Manually make pairwise matching in OpenCV from features key points

Here's my problem. I manually extracted key points features with SURF on multiple images. But I also already know which pair of points are going to match. The thing is, I'm trying to create my matching pairs, but I don't understand how. I tried by looking at the code, but it's a mess.
Right now, I know that the size of the features.descriptors, a matrix, is the same as the number of key points (the other dimension is 1). In the code, to detect matching pairs, it's only using the descriptors, so it's comparing rows (or columns, I'm not sure) or two descriptors matrix and determined if there's anything in common.
But in my case, I already know that there's a match between keypoint i from image 1 and keypoint j from image 2. How do I describe that as a MatchesInfo value. Particularly the element matches of type std::vector< cv::DMatch >.

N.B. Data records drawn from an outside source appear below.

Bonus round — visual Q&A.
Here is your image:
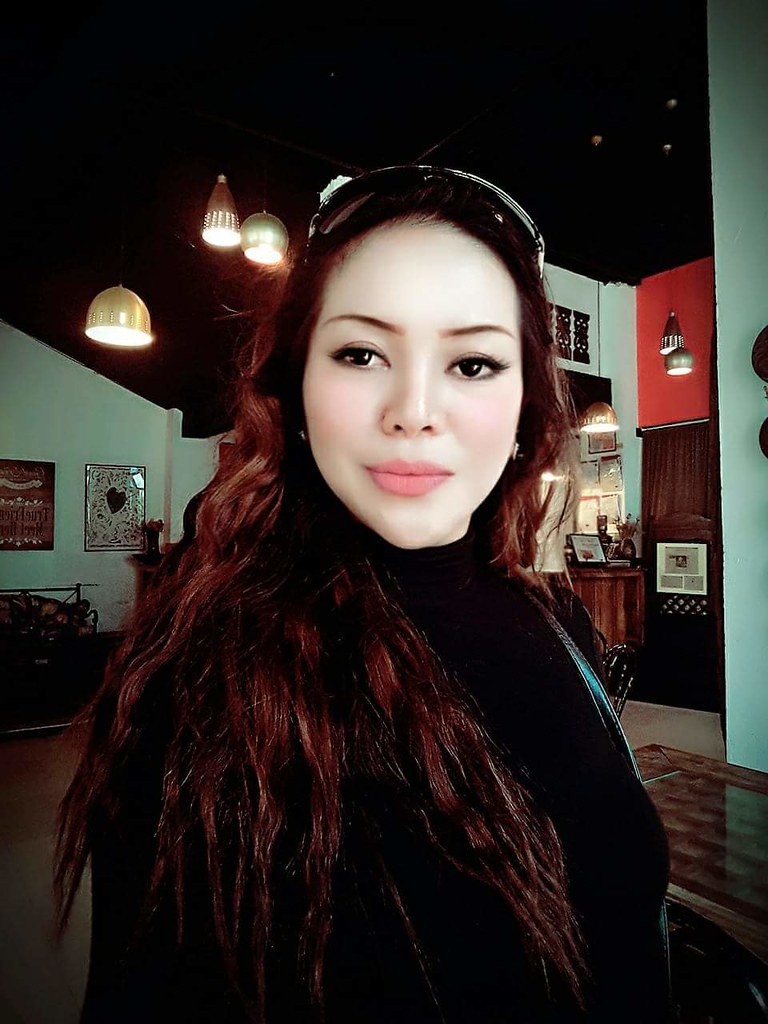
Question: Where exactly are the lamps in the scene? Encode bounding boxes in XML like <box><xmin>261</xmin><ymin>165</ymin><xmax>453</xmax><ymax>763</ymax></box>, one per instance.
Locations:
<box><xmin>579</xmin><ymin>281</ymin><xmax>619</xmax><ymax>433</ymax></box>
<box><xmin>659</xmin><ymin>306</ymin><xmax>694</xmax><ymax>377</ymax></box>
<box><xmin>84</xmin><ymin>215</ymin><xmax>154</xmax><ymax>348</ymax></box>
<box><xmin>200</xmin><ymin>139</ymin><xmax>292</xmax><ymax>270</ymax></box>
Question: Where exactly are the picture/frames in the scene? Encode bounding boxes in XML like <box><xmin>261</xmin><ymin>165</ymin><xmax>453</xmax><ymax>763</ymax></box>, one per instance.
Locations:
<box><xmin>83</xmin><ymin>464</ymin><xmax>147</xmax><ymax>553</ymax></box>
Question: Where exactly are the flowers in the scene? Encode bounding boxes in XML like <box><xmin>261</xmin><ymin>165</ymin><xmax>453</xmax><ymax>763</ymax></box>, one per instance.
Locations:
<box><xmin>613</xmin><ymin>511</ymin><xmax>642</xmax><ymax>540</ymax></box>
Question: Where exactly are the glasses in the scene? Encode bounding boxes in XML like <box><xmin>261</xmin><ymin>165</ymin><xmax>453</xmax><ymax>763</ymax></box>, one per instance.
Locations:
<box><xmin>308</xmin><ymin>165</ymin><xmax>544</xmax><ymax>279</ymax></box>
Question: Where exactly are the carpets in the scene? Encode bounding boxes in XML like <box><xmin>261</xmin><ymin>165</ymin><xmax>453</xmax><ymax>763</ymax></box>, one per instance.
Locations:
<box><xmin>629</xmin><ymin>744</ymin><xmax>768</xmax><ymax>964</ymax></box>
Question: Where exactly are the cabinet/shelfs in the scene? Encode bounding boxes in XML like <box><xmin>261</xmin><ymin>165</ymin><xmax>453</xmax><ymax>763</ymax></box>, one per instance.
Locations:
<box><xmin>566</xmin><ymin>563</ymin><xmax>648</xmax><ymax>677</ymax></box>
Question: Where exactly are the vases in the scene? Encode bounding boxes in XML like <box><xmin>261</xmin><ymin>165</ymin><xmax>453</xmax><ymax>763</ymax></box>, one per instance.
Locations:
<box><xmin>617</xmin><ymin>538</ymin><xmax>637</xmax><ymax>565</ymax></box>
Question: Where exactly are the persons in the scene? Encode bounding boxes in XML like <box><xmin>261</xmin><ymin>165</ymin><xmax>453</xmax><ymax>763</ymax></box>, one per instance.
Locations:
<box><xmin>52</xmin><ymin>168</ymin><xmax>673</xmax><ymax>1023</ymax></box>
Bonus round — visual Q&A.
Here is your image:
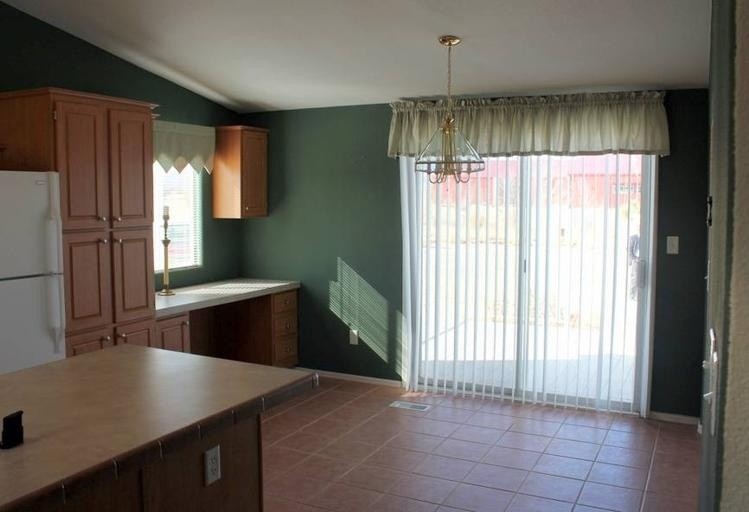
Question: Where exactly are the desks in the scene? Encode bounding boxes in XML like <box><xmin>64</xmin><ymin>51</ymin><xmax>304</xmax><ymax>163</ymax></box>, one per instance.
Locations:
<box><xmin>155</xmin><ymin>277</ymin><xmax>301</xmax><ymax>369</ymax></box>
<box><xmin>0</xmin><ymin>343</ymin><xmax>319</xmax><ymax>511</ymax></box>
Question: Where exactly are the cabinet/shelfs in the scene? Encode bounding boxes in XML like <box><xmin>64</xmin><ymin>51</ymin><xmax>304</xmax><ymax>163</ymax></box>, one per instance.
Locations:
<box><xmin>210</xmin><ymin>125</ymin><xmax>269</xmax><ymax>221</ymax></box>
<box><xmin>0</xmin><ymin>86</ymin><xmax>161</xmax><ymax>360</ymax></box>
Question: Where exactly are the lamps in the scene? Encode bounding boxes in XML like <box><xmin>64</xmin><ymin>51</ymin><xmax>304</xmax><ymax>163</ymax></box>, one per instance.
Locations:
<box><xmin>414</xmin><ymin>36</ymin><xmax>484</xmax><ymax>185</ymax></box>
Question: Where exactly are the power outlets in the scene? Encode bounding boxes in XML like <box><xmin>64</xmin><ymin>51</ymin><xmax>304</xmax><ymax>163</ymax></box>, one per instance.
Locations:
<box><xmin>203</xmin><ymin>444</ymin><xmax>221</xmax><ymax>487</ymax></box>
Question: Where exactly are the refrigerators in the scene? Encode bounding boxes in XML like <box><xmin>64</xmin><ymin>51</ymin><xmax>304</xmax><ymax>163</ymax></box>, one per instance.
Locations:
<box><xmin>0</xmin><ymin>170</ymin><xmax>67</xmax><ymax>371</ymax></box>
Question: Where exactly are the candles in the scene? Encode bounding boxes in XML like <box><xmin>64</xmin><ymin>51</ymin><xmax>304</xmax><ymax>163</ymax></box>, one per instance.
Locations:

EDIT: So, for this, I don't need to use any matcher or anything like this. I know which pairs are going together!
If I understood you're question correctly, I assume that you want the keypoint matches in std::vector<cv::DMatch> for the purpose of drawing them with the OpenCV cv::drawMatches or usage with some similar OpenCV function. Since I was also doing matching "by hand" recently, here's my code that draws up arbitrary matches contained originally in a std::vector<std::pair <int, int> > aMatches and displays them in a window:
const cv::Mat& pic1 = img_1_var;
const cv::Mat& pic2 = img_2_var;
const std::vector <cv::KeyPoint> &feats1 = img_1_feats;
const std::vector <cv::KeyPoint> &feats2 = img_2_feats;
// you of course can work directly with original objects
// but for drawing you only need const references to
// images & their corresponding extracted feats
std::vector <std::pair <int, int> > aMatches;
// fill aMatches manually - one entry is a pair consisting of
// (index_in_img_1_feats, index_in_img_2_feats)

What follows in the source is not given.